## Your goal
In how many lines of the data below does the string "moves" occur? Reply with the number alone.

## Exercise input

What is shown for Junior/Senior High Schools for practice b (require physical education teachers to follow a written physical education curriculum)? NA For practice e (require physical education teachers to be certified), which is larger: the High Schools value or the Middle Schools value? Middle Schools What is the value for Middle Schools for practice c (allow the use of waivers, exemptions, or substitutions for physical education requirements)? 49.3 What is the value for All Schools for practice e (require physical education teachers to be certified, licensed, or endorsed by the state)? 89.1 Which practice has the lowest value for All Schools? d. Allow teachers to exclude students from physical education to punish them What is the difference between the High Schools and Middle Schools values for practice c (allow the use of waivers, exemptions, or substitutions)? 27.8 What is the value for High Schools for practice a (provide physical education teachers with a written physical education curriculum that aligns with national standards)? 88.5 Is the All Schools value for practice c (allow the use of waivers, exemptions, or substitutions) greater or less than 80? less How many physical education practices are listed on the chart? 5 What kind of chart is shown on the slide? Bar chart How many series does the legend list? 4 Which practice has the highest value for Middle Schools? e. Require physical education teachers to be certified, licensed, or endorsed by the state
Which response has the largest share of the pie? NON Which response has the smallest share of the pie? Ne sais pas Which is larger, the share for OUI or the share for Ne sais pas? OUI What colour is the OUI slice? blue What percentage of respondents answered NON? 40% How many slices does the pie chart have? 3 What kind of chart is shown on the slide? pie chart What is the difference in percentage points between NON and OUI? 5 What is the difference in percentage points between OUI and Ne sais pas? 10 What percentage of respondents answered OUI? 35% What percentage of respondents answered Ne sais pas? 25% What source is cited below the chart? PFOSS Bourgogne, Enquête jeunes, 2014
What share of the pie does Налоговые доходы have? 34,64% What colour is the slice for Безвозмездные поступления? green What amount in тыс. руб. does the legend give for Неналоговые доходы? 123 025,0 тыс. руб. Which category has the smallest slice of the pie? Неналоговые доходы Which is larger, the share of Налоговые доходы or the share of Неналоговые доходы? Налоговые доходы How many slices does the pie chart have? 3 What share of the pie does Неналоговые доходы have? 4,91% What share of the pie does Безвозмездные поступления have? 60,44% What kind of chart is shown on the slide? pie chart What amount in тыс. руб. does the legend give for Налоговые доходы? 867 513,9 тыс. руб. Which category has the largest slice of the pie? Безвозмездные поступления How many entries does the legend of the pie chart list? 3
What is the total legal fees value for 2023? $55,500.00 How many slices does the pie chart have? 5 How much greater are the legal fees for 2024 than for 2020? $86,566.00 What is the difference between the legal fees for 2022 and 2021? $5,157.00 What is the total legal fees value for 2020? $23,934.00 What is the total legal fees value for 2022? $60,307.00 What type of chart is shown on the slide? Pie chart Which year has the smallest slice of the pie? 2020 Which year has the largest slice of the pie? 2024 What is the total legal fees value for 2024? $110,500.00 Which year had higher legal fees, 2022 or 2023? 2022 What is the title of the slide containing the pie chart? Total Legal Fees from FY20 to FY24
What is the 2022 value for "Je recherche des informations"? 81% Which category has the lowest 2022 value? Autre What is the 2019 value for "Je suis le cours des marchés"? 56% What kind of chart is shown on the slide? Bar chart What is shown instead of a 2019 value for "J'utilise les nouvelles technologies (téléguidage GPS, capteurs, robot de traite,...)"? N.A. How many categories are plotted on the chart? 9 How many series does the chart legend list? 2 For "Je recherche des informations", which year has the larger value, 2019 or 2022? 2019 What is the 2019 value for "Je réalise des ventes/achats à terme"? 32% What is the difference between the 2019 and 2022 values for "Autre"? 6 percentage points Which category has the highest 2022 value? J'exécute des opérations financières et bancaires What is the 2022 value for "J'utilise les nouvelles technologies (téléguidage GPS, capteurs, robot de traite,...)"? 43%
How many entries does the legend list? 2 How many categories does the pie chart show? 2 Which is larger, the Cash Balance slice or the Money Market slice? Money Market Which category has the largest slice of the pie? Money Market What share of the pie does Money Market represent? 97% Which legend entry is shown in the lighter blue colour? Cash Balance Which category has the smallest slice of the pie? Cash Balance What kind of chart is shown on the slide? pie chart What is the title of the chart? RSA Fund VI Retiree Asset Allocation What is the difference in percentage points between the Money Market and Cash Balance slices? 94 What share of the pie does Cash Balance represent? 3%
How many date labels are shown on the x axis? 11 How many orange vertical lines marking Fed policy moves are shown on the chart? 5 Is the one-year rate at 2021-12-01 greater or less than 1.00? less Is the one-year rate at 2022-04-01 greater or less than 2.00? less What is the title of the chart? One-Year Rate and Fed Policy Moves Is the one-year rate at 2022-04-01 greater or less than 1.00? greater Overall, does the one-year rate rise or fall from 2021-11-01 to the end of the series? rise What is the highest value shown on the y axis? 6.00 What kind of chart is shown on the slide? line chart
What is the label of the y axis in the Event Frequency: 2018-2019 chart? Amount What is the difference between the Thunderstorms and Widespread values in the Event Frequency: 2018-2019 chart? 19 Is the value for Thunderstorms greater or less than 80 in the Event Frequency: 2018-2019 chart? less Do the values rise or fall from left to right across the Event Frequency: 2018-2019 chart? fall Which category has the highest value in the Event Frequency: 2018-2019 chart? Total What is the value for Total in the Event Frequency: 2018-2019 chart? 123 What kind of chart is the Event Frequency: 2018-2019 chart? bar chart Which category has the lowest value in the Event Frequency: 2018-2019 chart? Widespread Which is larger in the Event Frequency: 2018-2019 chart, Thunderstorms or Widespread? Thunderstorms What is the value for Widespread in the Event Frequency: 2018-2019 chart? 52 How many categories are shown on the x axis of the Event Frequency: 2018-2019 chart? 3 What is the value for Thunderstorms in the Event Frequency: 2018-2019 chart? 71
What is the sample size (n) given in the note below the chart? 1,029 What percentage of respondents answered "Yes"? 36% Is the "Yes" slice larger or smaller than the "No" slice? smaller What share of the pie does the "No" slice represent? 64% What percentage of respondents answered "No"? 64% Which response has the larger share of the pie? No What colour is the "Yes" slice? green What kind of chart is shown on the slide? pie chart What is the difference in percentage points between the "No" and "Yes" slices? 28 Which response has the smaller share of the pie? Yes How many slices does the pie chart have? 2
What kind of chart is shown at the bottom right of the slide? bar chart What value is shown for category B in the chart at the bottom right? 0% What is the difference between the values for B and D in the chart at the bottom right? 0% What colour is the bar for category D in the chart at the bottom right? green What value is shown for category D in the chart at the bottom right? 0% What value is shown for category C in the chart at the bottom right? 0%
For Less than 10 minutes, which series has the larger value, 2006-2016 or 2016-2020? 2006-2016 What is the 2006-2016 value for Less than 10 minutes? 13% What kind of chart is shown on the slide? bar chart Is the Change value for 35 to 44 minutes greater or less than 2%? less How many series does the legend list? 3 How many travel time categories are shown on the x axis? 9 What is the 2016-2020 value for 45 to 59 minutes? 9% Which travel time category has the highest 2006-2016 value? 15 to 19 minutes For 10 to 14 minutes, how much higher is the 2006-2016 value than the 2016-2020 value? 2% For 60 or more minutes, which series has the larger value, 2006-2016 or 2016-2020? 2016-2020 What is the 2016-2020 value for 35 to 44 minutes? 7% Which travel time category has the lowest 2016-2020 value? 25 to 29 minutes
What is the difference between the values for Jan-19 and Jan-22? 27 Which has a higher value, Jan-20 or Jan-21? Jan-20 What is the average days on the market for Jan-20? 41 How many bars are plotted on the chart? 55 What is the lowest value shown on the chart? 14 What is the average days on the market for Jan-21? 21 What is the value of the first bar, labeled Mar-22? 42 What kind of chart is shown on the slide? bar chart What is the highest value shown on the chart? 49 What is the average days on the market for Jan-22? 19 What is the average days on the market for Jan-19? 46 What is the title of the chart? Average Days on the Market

## Problem solution
1